Mort accidentelle d’un anarchiste : La société métisse
En présentant la pièce à succès de Dario Fo, avec une distribution mi-italophone et mi-francophone, le Théâtre de la Ribalta joint les ligues majeures. Mais ne livre pas encore un spectacle complètement abouti.
La drôle de production de Mort accidentelle d’un anarchiste que présente le Théâtre La Ribalta est une rareté à plus d’un titre. D’abord, parce qu’on ne peut pas dire que les théâtres québécois aient abusé des ouvres de Dario Fo. Le Nobel italien a été peu monté ici, à tout le moins ces dernières années.
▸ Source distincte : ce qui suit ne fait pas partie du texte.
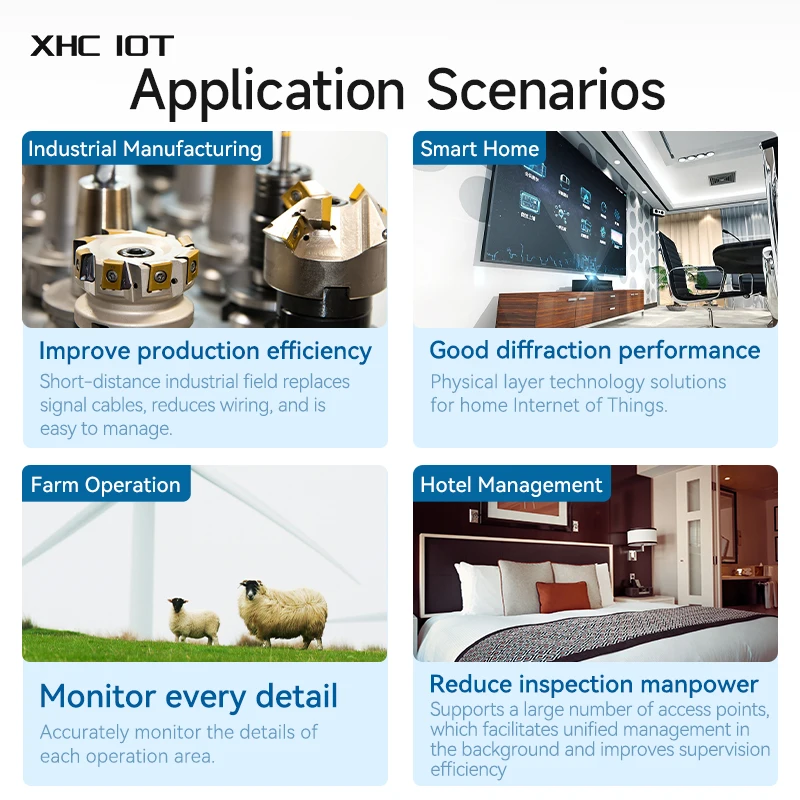 XHC IOT

Application Scenarios

Industrial Manufacturing

Improve production efficiency

Short-distance industrial field replaces signal cables, reduces wiring, and is easy to manage.

Smart Home

Good diffraction performance

Physical layer technology solutions for home Internet of Things.

Farm Operation

Monitor every detail

Accurately monitor the details of each operation area.

Hotel Management

Reduce inspection manpower

Supports a large number of access points, which facilitates unified management in the background and improves supervision efficiency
Mais aussi, à cause du métissage, peu commun sur nos scènes, d’une distribution qui mêle allégrement les origines nationales et les niveaux d’expérience.
Et c’est un peu ce à quoi on a droit sur les planches du Quat’Sous, pour la première production tout en français – quelques expressions du cru exceptées – de cette compagnie qui, il y a quelques années à peine, était encore considérée comme non professionnelle: un objet assez curieux, fortement inégal, encore imprégné de relents d’amateurisme, mais non dénué de trouvailles et de bons coups.
Écrite en 1970, dans le sillage de grands troubles sociaux et politiques en Italie (une flambée de terrorisme), et en lignée directe avec le décès suspect d’un cheminot anarchiste, Mort accidentelle… se déroule entièrement dans un commissariat de police. Un fou pas si fou (Silvio Orvieto) s’y improvise dans le rôle d’un juge d’instruction, chargé d’élucider l’affaire. Il va débusquer la vérité, en piégeant les policiers dans leurs mensonges absurdes.
La dénonciation du pouvoir et de l’apathie populaire («le scandale est la catharsis des masses») par Fo reste probante, forte; plusieurs répliques font mouche. Mais la production apparaît très grosse, très hétérogène. Afin de ne pas empeser encore davantage un message politique un peu trop ancré dans son époque, la metteure en scène, Denise Agiman, a décidé de pousser franchement le spectacle dans les bras de la commedia dell’arte, un style de toute façon cher à Dario Fo. D’autant plus que c’est justement par le jeu, via le port d’un masque (socialement parlant), que le Fou va faire éclater la vérité. Mais, pour tout dire, le spectacle se pare de couleurs carrément burlesques, surtout en seconde partie. Quitte à perdre le cour du texte dans la brume, occasionnellement…
Un burlesque que la mise en scène ne maîtrise pas toujours très habilement. Avec des moyens manifestement limités, cette production donne à voir le texte un peu à l’état brut, dans des atours plus ou moins grossiers, dans un décor fauché et peu inspirant. Probablement à cause de l’inexpérience d’Agiman, le spectacle manque d’un souffle soutenu, d’une ligne directrice forte, d’une précision aiguisée, en dépit d’ingénieuses facéties visuelles. Le rythme se fait parfois poussif; les détails amusants côtoient les scènes qui tombent à plat.
Une inégalité reproduite dans la distribution même, où italos et francophones se donnent la réplique, et se contaminent l’un l’autre, tous arborant un léger accent italien (vrai ou faux). Un amalgame qui donne un résultat pas inintéressant. C’est, par exemple, un plaisir rare que de voir Martine Beaulne camper un personnage de composition (un policier débonnaire et benêt), avec une désopilante bonhomie. En outre, le très sérieux Gabriel Gascon y joue, avec un stoïcisme d’autant plus cocasse, de son image très digne. Et d’y aller d’une petite danse risible. Une vision pour le moins étrange…
Quant à Silvio Orvieto, avec sa bouille naïve et lunaire à la Roberto Benigni, il possède manifestement l’étoffe d’un comique. Si son jeu n’est pas soutenu de bout en bout, plus souvent qu’autrement, il nous entraîne dans son délire. Chez d’autres comédiens, disons que c’est plus laborieux…
Ce Dario Fo à moitié italien, objet hybride s’il en est, se révèle donc une expérience globalement insatisfaisante, mais truffée de bons moments. Cette production métissée apparaît, pour l’instant, comme une sorte de pionnière dans son genre. Il serait donc illusoire d’espérer en voir émerger un spectacle complètement abouti.